Live Like a Resident: An Australian Perspective

Most are in a fortunate position in Australia, in contrast to our American colleagues. Student debt in Australia is modest in comparison, due to subsidized university fees and inflation linked interest.

Australian doctors receive reasonably generous jumps in salary as they progress in postgraduate years.

Specialist income is very variable depending on whether you choose general practice, different hospital specialties and private practice. General practitioners and private specialists start out without any guaranteed salary, needing to build their businesses sometimes from scratch.

There is a bottle neck in some specialties, with more registrars finishing training than there are jobs available. It is not uncommon for newly qualified specialists to locum for a while in less popular locations, or work part time until their ideal job becomes available.

This time of life often coincides with other large expenses or less hours work due to parental leave, family commitments, buying a larger home and school fees. There can also be unexpected life events that affect your ability to earn income or work full time.

I think living like a resident is great advise for newly qualified specialists. I don’t think it’s wise to delay saving and investing as a junior doctor assuming you can make up for it with a specialist salary that is not guaranteed.

Live Like an Intern, Resident and then Registrar

Lottery winners and large inheritance receivers are commonly bankrupt within a few years. If you haven’t mastered managing a small income, it is likely you will continue to spend all you earn with a larger income.

Don’t be fooled into thinking doctors are too smart to make this mistake. Doctors are just as dumb with money as the general population. Many unscrupulous finance professionals have taken advantage of medical professionals’ financial illiteracy, lack of time and trusting nature.

It is critical that you learn to live below your means. This is the secret to building financial security and eventually freedom.

As an intern, this means spending less than you earn each month, paying off any consumer debt and building a small emergency fund. If When payroll forgets to pay you it’s less stressful to have enough in the account to cover expenses.

Each year as a junior doctor, you can expect your income to grow.

If you capture 50% of that increase or more you will be developing a great saving habit, and be far more financially resilient in case of future financial shocks.

(Entries drawn from a collection)
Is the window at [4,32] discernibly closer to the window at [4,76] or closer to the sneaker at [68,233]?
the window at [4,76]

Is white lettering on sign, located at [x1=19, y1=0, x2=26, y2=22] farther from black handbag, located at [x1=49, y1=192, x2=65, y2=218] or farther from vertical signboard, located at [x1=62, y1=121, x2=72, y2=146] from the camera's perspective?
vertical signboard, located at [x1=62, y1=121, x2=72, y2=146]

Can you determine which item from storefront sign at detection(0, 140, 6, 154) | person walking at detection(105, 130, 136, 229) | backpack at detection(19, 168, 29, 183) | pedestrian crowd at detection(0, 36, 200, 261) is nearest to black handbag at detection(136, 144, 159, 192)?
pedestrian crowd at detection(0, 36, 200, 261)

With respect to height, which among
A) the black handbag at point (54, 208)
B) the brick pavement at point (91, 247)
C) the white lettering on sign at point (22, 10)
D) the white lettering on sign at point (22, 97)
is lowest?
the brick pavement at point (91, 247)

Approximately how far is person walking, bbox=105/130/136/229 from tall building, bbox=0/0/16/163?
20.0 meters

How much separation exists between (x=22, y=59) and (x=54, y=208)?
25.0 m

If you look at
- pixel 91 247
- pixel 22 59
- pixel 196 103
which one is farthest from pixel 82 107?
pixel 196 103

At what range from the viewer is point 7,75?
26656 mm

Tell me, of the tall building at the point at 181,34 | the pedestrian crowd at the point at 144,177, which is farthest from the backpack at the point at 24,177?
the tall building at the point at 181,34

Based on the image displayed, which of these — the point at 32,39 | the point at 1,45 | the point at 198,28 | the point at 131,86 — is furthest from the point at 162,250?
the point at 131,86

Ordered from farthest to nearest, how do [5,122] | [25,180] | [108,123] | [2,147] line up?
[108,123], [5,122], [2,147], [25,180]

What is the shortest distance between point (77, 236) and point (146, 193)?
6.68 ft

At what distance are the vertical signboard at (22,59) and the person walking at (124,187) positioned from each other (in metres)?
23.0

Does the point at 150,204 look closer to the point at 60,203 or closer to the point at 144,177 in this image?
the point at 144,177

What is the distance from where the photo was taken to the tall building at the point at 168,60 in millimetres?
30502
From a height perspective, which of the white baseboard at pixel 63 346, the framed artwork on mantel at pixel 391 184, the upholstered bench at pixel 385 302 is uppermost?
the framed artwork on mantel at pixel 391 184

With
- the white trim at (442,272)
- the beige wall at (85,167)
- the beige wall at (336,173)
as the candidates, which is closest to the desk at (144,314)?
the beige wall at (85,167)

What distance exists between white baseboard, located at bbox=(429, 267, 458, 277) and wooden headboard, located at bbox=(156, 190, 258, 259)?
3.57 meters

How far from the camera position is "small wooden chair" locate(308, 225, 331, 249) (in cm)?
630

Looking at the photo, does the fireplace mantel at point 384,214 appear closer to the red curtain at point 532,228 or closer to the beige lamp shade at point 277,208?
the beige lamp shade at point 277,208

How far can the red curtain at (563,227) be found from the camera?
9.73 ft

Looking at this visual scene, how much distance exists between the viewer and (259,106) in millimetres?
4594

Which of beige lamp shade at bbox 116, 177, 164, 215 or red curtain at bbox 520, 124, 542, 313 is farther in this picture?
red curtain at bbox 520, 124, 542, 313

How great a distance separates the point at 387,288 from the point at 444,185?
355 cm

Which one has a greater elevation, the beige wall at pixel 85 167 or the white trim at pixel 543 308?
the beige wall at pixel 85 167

Exercise set:
**A.** According to the text on doctors' finances in Australia, what three things does living below your means involve for an intern?
**B.** According to the text on doctors' finances in Australia, what do newly qualified specialists commonly do until their ideal job becomes available?
**C.** Pick up the text on doctors' finances in Australia after its final sentence and continue it in the same voice for a paragraph or two.
The data after the text are separate material and are unrelated to it.

Set of answers:
**A.**
- Spending less than you earn each month
- Paying off any consumer debt
- Building a small emergency fund

**B.** They locum for a while in less popular locations or work part time.

**C.**
The difficult part about capturing the extra, is that pay as a hospital doctor can be extremely variable. Pay varies depending on weekend, overtime, nights and public holidays worked. It’s also difficult to work out the effect of a small pay increase on after tax income, given the unfathomable complexity of your pay slip!

Aussie Doc Bank Account Structure

It is important to have a money management system that makes it easy for you to capture your savings, and doesn’t result in overdrawn fees (a common problem with too many accounts).

This is my suggestion:

  1. Open two accounts (or offsets if you already have a mortgage)
  2. Request all your pay is put in to your savings account each pay period.
  3. Calculate the average net pay received per pay period over the past 6 months or year.
  4. Set up a regular transfer equivalent to last years average pay period from your savings account to your spending account.
  5. Once regular expenses, non-essential spending budget per pay period (fun money) and transfer this amount to a 3rd account.
  6. Collect surplus effortlessly in savings account
  7. 6 months through the year assess savings, can increase spending (?fun money) by up to 50% of surplus if desired

I recommend saving a small a buffer (eg tax refund) before attempting to institute a money management system. A few less than average pays and an unexpected expense can easily sabotage the system otherwise.

 

 

 

 

how to organise bank accounts

Living on your previous year’s wage as a junior doctor is a great way to get into a savings habit without feeling as if you are making any sacrifices.  Set up your accounts to make capturing the extra income easy.  Use your savings as an emergency fund, start investing or saving a house deposit.  It’s a great idea to “live like a resident” for the first years as a specialist, but an even better idea to start saving now.